Developers are bringing the main street back to the suburbs by integrating them, as well as housing, into new shopping centre builds.
Developers are bringing the main street back to the suburbs by integrating them, as well as housing, into new shopping centre builds.
New-generation shopping centres are raising the bar for what is expected under the state government’s planning guidelines, with Stockland’s recently expanded Baldivis Shopping Centre hailed as a model for future development, and fresh expansion plans including more than 1,200 apartments unveiled at two popular malls.
Planning Minister John Day was on hand with Stockland’s executive team at Baldivis last week to view the expanded centre, which the minister described as a good model of what the government wanted more of in Western Australia.
Stockland spent $116 million expanding the centre since March last year, increasing its size from its original 7,000 square metres to 29,500sqm.
Now boasting 95 retailers, the centre features a main street with five new restaurants, including a Brotzeit German Bier Bar and Restaurant, while a 275-seat indoor-outdoor dining terrace is an important feature of the food precinct.
Mr Day said both the main street and the food and beverage offering directly addressed the state’s former planning guidelines, Directions 2031, and the new policy, Perth and Peel@3.5 million.
The facility has also been designed to enhance Stockland’s surrounding residential subdivision at Baldivis, which includes a community centre and an aged care facility, while medium density housing will be built in close proximity to the shops.

§ Data provided

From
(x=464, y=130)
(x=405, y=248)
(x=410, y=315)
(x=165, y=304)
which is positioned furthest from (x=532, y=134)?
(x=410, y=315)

--

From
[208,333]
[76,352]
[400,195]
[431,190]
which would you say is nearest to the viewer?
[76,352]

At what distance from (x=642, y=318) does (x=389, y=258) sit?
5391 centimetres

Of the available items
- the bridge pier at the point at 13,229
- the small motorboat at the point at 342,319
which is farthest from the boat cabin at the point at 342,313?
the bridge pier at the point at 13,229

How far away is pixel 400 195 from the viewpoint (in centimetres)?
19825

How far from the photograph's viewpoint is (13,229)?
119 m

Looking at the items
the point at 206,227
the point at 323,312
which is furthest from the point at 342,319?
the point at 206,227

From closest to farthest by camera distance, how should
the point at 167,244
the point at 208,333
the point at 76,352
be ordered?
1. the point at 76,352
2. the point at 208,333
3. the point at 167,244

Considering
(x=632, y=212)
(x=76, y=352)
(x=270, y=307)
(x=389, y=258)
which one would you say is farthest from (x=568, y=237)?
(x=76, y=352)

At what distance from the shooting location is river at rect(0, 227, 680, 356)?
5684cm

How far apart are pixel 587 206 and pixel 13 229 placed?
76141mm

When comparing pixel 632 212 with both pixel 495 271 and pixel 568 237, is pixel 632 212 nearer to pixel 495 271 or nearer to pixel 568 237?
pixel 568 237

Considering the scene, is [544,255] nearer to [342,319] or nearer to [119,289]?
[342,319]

--

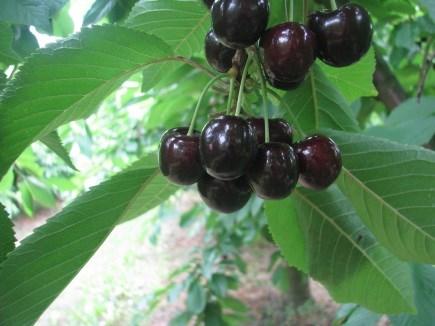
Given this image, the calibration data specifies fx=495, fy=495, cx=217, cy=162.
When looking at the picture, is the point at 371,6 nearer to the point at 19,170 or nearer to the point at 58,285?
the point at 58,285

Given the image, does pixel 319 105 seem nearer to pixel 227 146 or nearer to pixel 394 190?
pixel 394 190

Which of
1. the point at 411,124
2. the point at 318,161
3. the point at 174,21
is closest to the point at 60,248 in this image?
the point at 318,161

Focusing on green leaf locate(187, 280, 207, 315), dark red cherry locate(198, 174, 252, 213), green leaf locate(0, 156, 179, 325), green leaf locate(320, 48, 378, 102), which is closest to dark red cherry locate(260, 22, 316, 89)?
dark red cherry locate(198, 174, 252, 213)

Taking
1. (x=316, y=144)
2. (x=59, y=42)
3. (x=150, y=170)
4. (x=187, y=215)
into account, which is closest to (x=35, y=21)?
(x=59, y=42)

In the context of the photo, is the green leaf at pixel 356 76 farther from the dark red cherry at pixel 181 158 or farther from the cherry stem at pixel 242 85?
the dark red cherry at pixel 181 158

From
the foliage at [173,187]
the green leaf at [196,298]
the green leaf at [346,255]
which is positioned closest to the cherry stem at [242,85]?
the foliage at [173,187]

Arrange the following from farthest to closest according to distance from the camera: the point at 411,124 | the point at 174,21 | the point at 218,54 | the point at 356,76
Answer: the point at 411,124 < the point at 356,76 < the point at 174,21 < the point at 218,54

§ Set of tasks
a) From the shopping centre article, list every figure it gives about the expanded Baldivis Shopping Centre's cost, size and offerings.
b) Rewrite the shopping centre article from "Planning Minister John" to "and Peel@3.5 million.", putting "high street" in place of "main street".
c) Answer these questions from the shopping centre article:
(i) Who joined Planning Minister John Day at Baldivis to view the expanded centre?
(ii) Since when has Stockland been spending money expanding the centre?
(iii) What is the name of the state's new planning policy?

§ Exercise responses
a) $116 million; 7,000 square metres; 29,500sqm; 95 retailers; five new restaurants; 275-seat dining terrace

b)
Planning Minister John Day was on hand with Stockland’s executive team at Baldivis last week to view the expanded centre, which the minister described as a good model of what the government wanted more of in Western Australia.
Stockland spent $116 million expanding the centre since March last year, increasing its size from its original 7,000 square metres to 29,500sqm.
Now boasting 95 retailers, the centre features a high street with five new restaurants, including a Brotzeit German Bier Bar and Restaurant, while a 275-seat indoor-outdoor dining terrace is an important feature of the food precinct.
Mr Day said both the high street and the food and beverage offering directly addressed the state’s former planning guidelines, Directions 2031, and the new policy, Perth and Peel@3.5 million.

c)
(i) Stockland's executive team
(ii) March last year
(iii) Perth and Peel@3.5 million